Probably the cheesiest aspect of my aesthetic taste is the Easter egg idea. This is simply a hidden message, joke or reference placed in plain site but only intended for those who get it. The reason this is might be considered cheesy is because there is a fine line between crafty and tacky. You have to make sure the audience is vast enough to include a large percentage of people, yet exclusive enough to not lose its appeal. Virtually everything I write has at least one egg in it, and sometimes the writing is one big egg. For example, I wrote a poem this semester that did not make the final cut titled Sickle and Sword. The whole poem was based on a Stephen King book, The Stand. If you have not read the book, you will probably just think this is a dark and brooding poem. But, as my girlfriend easily noticed (because she had already read the book), it was full of references. The main character representing evil in The Stand was a character that had the initials R.F. For most of the book it stood for Randall Flagg, but it he actually had many names, all of which had the same initials. My poem is told from that character’s perspective, and in it he says, “I am the Raven with Furious eyes.” If you have read the book, you understand. If you have not, it hopefully does not distract from the meaning of the poem. This is a personal message to the reader that, if successful, lets them know you have shared a similar experience with them. It is aesthetically important to me to establish some kind of link with the audience.

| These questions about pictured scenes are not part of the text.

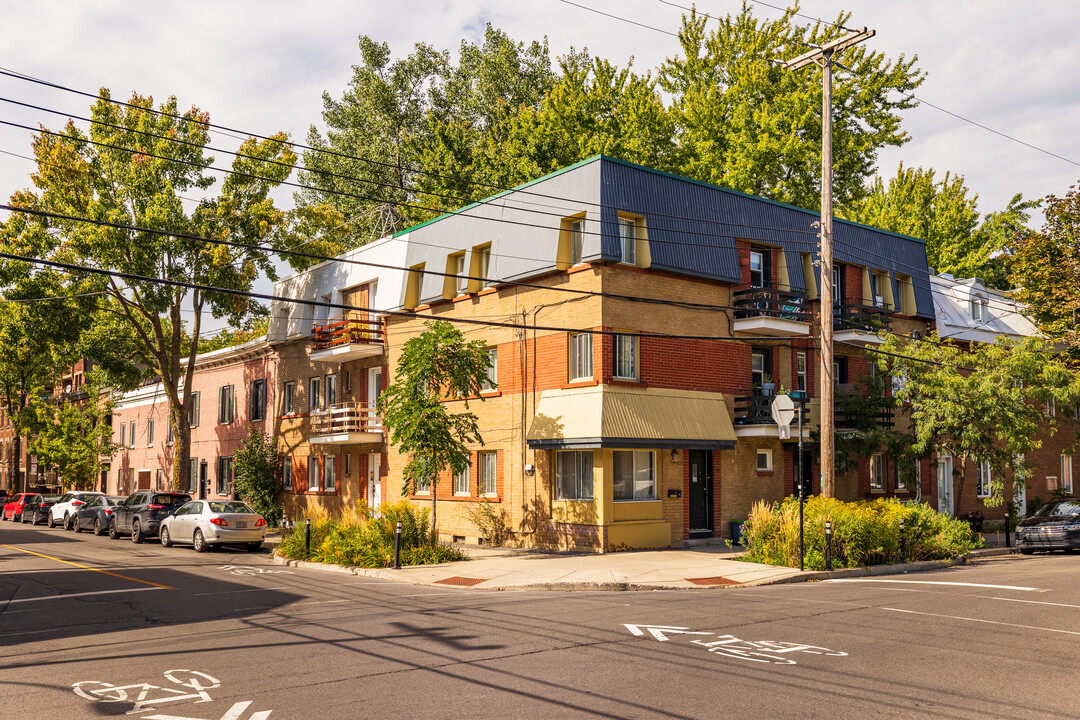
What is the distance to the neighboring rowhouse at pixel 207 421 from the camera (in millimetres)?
39875

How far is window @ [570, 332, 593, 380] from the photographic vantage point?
23.4 metres

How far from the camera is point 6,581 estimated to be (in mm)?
18312

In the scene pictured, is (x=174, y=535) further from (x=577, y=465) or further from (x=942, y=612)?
(x=942, y=612)

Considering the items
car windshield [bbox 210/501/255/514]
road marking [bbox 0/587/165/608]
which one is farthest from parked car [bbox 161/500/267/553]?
road marking [bbox 0/587/165/608]

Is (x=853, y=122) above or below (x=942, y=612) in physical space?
above

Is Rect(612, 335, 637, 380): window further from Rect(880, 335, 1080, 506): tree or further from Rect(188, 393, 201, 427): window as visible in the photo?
Rect(188, 393, 201, 427): window

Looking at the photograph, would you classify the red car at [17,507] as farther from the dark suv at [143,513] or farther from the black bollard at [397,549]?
the black bollard at [397,549]

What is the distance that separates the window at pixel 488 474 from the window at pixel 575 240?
22.1 feet

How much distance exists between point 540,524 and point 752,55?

The connectedness of all things is an idea that I draw from often because it constantly reminds me of the universal experiences we all have. The fact that we have the ability to understand how the cosmos in interconnected is one of the greatest products of our intelligence. Language is an expression of that intelligence, and as every mundane thing, has evolved into an art form. Our words come from our brains, created from the dust of dying suns. The fact that simple hydrogen atoms have become self-aware creatures is absolutely wondrous to me. This is the ultimate connectedness: matter creates intelligence creates language creates poetry about language, intelligence, and matter. If that’s not poetic, I obviously don’t get it.